That France has more Michelin-star restaurants than any other country will not come as a shock to most people, nor will the fact that Paris is home to almost a quarter of them. What might be surprising, however, is the cost of the dishes.
Home to almost a quarter of all Michelin-star restaurants in the country, Paris has established itself as gastronomy heaven. But while Michelin-starred cuisine is known to be pricey, a meal at any of the carefully chosen establishments on this list can actually be enjoyed for less than the price of a tank of gas.
Septime is the place to be (and be seen) on the Rue de Charonne. As such, getting a reservation, even for lunch, can be a challenge. But it’s one well worth taking on as the food more than merits the buzz around the restaurant; it’s fresh, modern, and well-presented. In the past, standout dishes have included the raw venison with tarragon and Kalamata olives, whiting with endives and orange butter, and, for dessert, quince and verbena crumble.
There’s a lot of history at Benoit. Opened 1912, it remains the only Parisian bistro to feature in the Michelin Guide. It was owned for 93 years by the Petit family, who then passed it on to the Alain Ducasse team in 2005. The atmosphere is always warm and welcoming and the décor of red velvet and brass benches, carved glass panels and marble columns, as well as the famous bar, give off an air of reassuring permanence. The classics of French cuisine can all be found here, tastefully and thoughtfully updated, and the lunch menu is a particularly reasonable offering.
The balance of tradition and modernity at La Table d’Eugène is assured by the strict observance of seasonality. The menu is updated every 10 days and is inspired by the exceptional herbs, vegetables, and animals grown and raised by the restaurant’s network of small producers. Head chef Geoffroy Maillard and sous-chef François Vaudeschamps together create complex and complimentary dishes that attest to the Alain Chapel quote that “cooking is much more than recipes”. The five-course tasting menu is a treat but if you have the chance to stretch to the eight-course option then go for it.
La Table du 11, an intimately proportioned restaurant with an open kitchen and cosy atmosphere, opened on Versaille’s Rue Saint-Honoré in February 2015. Within a year, its young head chef and owner, Jean-Baptiste Lavergne-Morazzani, had won his first Michelin star. With over a decade’s experience working under Gordon Ramsay at the Trianon Palace, Yannick Alléno at Le Meurice, and Philippe Bélissent at Cobéa, Lavergne-Morazzani was well placed to launch his first independent venture at just 25. The restaurant makes the perfect end (or midday break) to a day trip visiting the Palace of Versailles.
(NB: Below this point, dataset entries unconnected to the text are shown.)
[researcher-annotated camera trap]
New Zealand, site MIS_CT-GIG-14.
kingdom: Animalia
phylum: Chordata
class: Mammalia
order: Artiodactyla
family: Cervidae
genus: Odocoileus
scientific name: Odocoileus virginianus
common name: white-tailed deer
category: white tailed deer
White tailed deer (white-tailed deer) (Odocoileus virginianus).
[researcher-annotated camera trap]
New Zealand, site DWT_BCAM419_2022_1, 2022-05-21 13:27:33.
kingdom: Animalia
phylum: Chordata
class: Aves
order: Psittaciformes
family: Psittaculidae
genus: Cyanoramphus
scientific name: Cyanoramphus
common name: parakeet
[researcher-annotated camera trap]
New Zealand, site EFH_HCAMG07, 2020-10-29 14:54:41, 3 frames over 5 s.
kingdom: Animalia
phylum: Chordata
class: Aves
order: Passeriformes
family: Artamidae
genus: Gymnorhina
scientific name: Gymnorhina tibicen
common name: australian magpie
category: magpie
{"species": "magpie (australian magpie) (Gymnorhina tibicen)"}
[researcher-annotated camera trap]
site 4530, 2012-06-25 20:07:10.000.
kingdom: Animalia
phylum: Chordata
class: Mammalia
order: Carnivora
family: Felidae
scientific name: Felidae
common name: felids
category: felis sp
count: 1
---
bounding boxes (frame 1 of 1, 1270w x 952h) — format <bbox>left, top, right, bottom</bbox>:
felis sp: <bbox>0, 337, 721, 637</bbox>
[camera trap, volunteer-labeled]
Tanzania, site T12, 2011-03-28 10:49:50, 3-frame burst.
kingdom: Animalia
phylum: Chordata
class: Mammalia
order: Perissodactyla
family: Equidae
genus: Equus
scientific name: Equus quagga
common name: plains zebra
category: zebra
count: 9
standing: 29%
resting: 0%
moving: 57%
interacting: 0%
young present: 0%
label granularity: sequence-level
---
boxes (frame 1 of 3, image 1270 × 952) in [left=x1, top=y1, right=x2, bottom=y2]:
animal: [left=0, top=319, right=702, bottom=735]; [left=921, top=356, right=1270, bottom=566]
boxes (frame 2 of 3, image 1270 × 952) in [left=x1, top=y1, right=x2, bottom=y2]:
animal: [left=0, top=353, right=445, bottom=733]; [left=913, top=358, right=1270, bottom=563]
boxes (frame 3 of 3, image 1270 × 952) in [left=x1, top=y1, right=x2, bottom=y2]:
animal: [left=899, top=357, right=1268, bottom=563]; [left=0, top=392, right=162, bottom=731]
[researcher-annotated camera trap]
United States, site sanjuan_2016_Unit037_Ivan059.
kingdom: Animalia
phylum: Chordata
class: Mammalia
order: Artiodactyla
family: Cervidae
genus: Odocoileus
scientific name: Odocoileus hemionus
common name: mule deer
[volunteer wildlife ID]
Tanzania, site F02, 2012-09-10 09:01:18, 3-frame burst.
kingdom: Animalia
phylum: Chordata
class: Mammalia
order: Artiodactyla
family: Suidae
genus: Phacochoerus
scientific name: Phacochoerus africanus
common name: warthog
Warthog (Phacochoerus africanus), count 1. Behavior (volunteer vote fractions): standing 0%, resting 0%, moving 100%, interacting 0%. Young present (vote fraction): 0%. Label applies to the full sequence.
La Truffière welcomed its new head chef, Christophe Poard, in February 2016. Before his arrival at this Parisian institution, he had worked in the celebrated kitchens of the Casino de Deauville, the three-starred Schwarzwaldstube restaurant in Antwerp, the Carlsbad Plaza in the Czech Republic, and the Château d’Hassonville in Belgium. Since his arrival, he has made his mark on the menu, adding to its reputation as a premier destination for lovers of wine (it has the second-largest number of references in the city), seafood, and cheese. The restaurant’s three-course signature menu can be tasted at an affordable price.
Garance, located not too far from Les Invalides on the left bank, is the project of head chef Guillaume Iskandar and sommelier and director Guillaume Muller, who formerly worked alongside Alain Passard at his three-star Parisian restaurant, Arpège. Together they have created a dining experience that is all about cool design, clean flavours, and the delights of an intelligently stocked cellar. If you aren’t drinking, lunch menus start at affordable prices and dinner begins at €70 (£61).